• [Records to process]
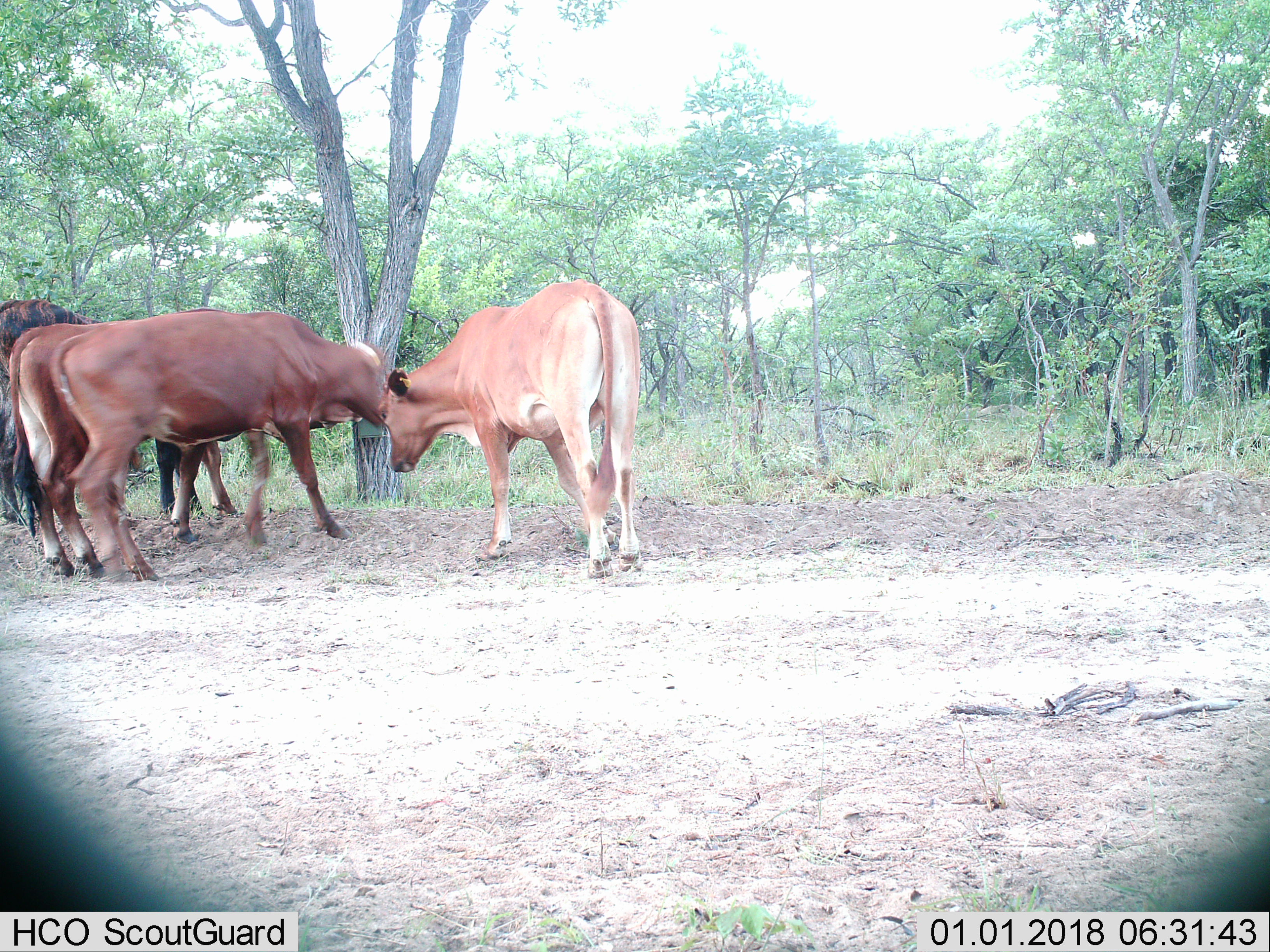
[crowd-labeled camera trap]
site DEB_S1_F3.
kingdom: Animalia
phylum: Chordata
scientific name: Vertebrata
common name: domestic animal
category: domesticanimal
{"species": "domesticanimal (domestic animal) (Vertebrata)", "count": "4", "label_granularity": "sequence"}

• [Problem]
If the word "domesticanimal" is on a line above, return that line.

• [Task response]
category: domesticanimal
{"species": "domesticanimal (domestic animal) (Vertebrata)", "count": "4", "label_granularity": "sequence"}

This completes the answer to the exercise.